Marc Prensky (2001) put forward the idea of digital natives and immigrants, referring to the generations who grew up with information technology (natives) and the generations who did not (immigrants). While digital natives were born in the digital age, digital immigrants had to adapt their lives to the digital age. This means that these two groups have completely different ways of learning and exploring the digital realm. Digital immigrants learn through traditional ways, by reading books and listening to lectures. Digital natives, however, learn through networks. They prefer graphics from text, and are motivated by the instant gratification that for example games provide.

These concepts of natives and immigrants have since been criticized for being rather simplistic and rigid. David White, builds on the ideas of Prensky, but highlights that digital literacy is not just related to age, and that there is no clear divide between the two. He therefore puts forward the idea of visitors and residents (White and Le Cornu, 2011), where the concepts are at opposite ends of a continuum. With Whites approach, a visitor is someone who views the internet as a collection of tools that they can use, while a resident thinks of the internet more as a (non-geographical) place where they can meet with friends and share information. A major difference between the two approaches is that immigrants will remain immigrants (born before the digital age), while it’s completely possible to move from being a visitor to being a resident.

The visitor – resident continuum

I grew up during the digital age, and consider myself more of digital resident (and a native). My generation was exposed to computers before age 10, and by age 13 I played Snake and sent text messages on my cell phone.
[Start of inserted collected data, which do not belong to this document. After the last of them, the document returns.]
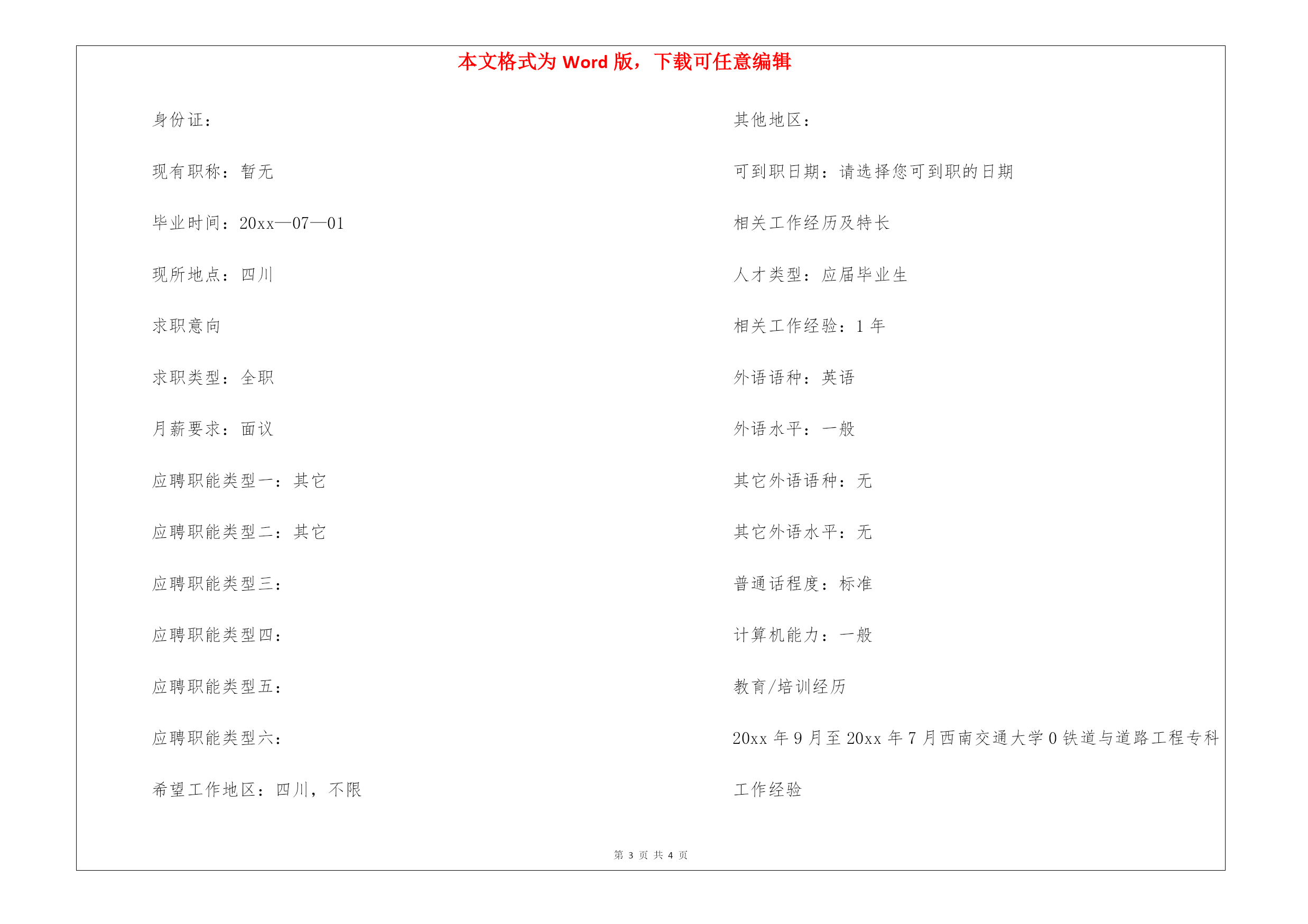 本文格式为 Word 版，下载可任意编辑

身份证：

现有职称：暂无

毕业时间：20xx—07—01

现所地点：四川

求职意向

求职类型：全职

月薪要求：面议

应聘职能类型一：其它

应聘职能类型二：其它

应聘职能类型三：

应聘职能类型四：

应聘职能类型五：

应聘职能类型六：

希望工作地区：四川，不限

其他地区：

可到职日期：请选择您可到职的日期

相关工作经历及特长

人才类型：应届毕业生

相关工作经验：1 年

外语语种：英语

外语水平：一般

其它外语语种：无

其它外语水平：无

普通话程度：标准

计算机能力：一般

教育/培训经历

20xx 年 9 月至 20xx 年 7 月西南交通大学 0 铁道与道路工程专科

工作经验

第 3 页 共 4 页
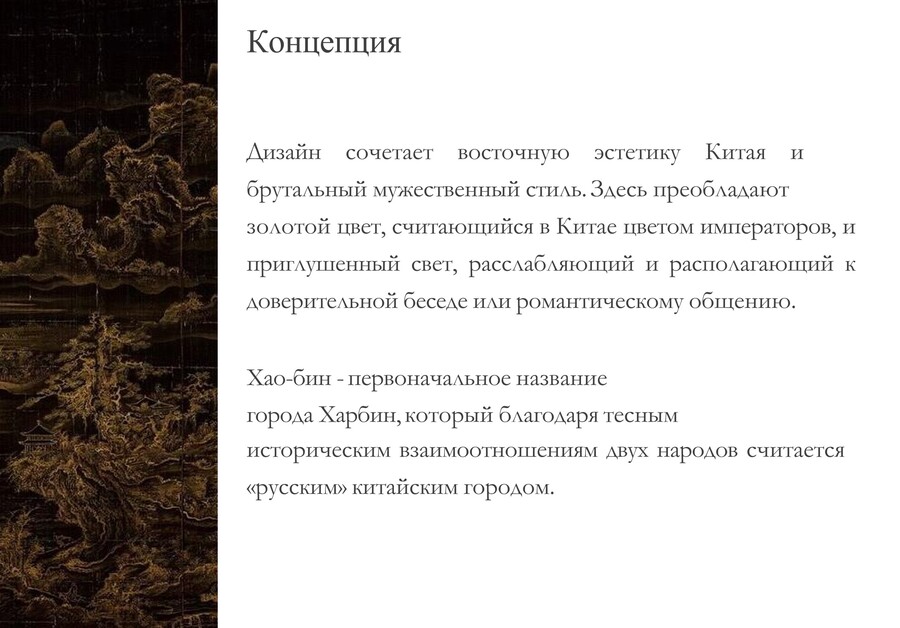 Концепция

Дизайн сочетает восточную эстетику Китая и брутальный мужественный стиль. Здесь преобладают золотой цвет, считающийся в Китае цветом императоров, и приглушенный свет, расслабляющий и располагающий к доверительной беседе или романтическому общению.

Хао-бин - первоначальное название города Харбин, который благодаря тесным историческим взаимоотношениям двух народов считается «русским» китайским городом.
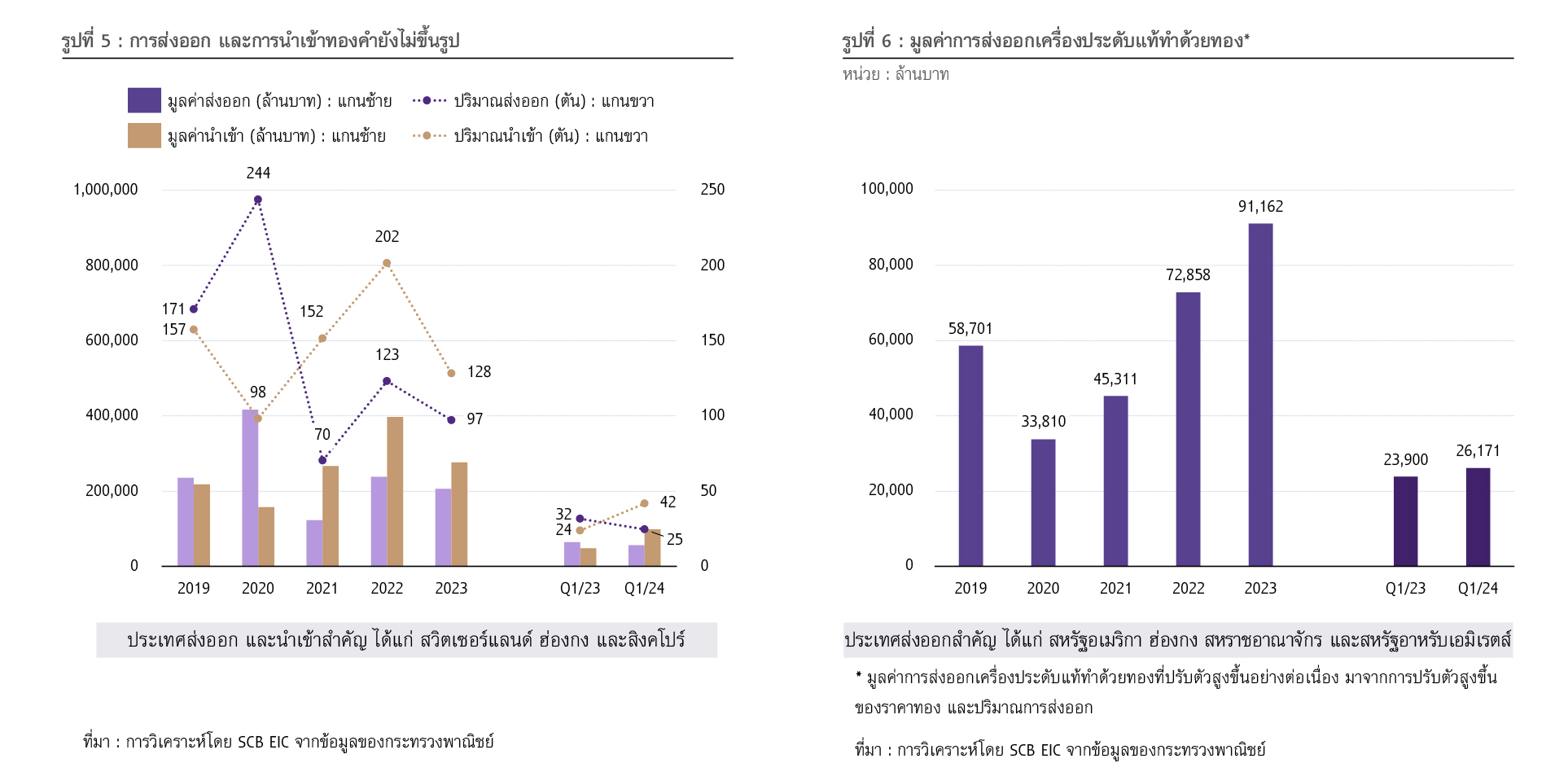 รูปที่ 5 : การส่งออก และการนำเข้าทองคำยังไม่ขึ้นรูป

มูลค่าส่งออก (ล้านบาท) : แกนซ้าย
ปริมาณส่งออก (ตัน) : แกนขวา
มูลค่านำเข้า (ล้านบาท) : แกนซ้าย
ปริมาณนำเข้า (ตัน) : แกนขวา

1,000,000
800,000
600,000
400,000
200,000
0

250
200
150
100
50
0

244
202
171
157
152
123
128
98
97
70
32
24
42
25

2019 2020 2021 2022 2023 Q1/23 Q1/24

ประเทศส่งออก และนำเข้าสำคัญ ได้แก่ สวิตเซอร์แลนด์ ฮ่องกง และสิงคโปร์

ที่มา : การวิเคราะห์โดย SCB EIC จากข้อมูลของกระทรวงพาณิชย์

รูปที่ 6 : มูลค่าการส่งออกเครื่องประดับแท้ทำด้วยทอง*

หน่วย : ล้านบาท

100,000
80,000
60,000
40,000
20,000
0

58,701
33,810
45,311
72,858
91,162
23,900
26,171

2019 2020 2021 2022 2023 Q1/23 Q1/24

ประเทศส่งออกสำคัญ ได้แก่ สหรัฐอเมริกา ฮ่องกง สหราชอาณาจักร และสหรัฐอาหรับเอมิเรตส์

* มูลค่าการส่งออกเครื่องประดับแท้ทำด้วยทองที่ปรับตัวสูงขึ้นอย่างต่อเนื่อง มาจากการปรับตัวสูงขึ้นของราคาทอง และปริมาณการส่งออก

ที่มา : การวิเคราะห์โดย SCB EIC จากข้อมูลของกระทรวงพาณิชย์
Some factors that I believe have determined where on the visitor-residents continuum myself and others of my generation have ended up are education and interests. I attended a school where every student was provided a laptop which allowed and encouraged us to explore the digital realm. When I started university, and met people who had attended more traditional high schools, I noticed that they were less comfortable with computers and the internet. On the other hand, I was less literate than the people who had access to broadband internet as kids and teenagers, and who played a lot of computer games.

As both educators and learners, we need to have an understanding for how residents and visitors use digital technology and learn. Furthermore, as technology constantly develops, I’d say that to remain a digital resident you need to constantly explore new technology as it becomes available. Being a digital resident today will not be the same as being digital resident tomorrow. I think this quote describes pretty well the skills and mindsets that are important when exploring the digital era:

“to take risks, to reason critically, to reflect, to be resourceful, and to be autonomous – qualities of lifelong learners”

(Kek and Huijser, 2015)


JISC 2014. Developing digital literacies.

KEK, M. Y. & HUIJSER, H. 21st Century Skills: Problem Based Learning and the University of the Future.  Third 21st Century Academic Forum Conference, 2015 Harvard, USA.

PRENSKY, M. 2001. Digital natives, digital immigrants part 1. On the horizon, 9, 1-6.

WHITE, D. S. & LE CORNU, A. 2011. Visitors and Residents: A new typology for online engagement. First Monday, 16.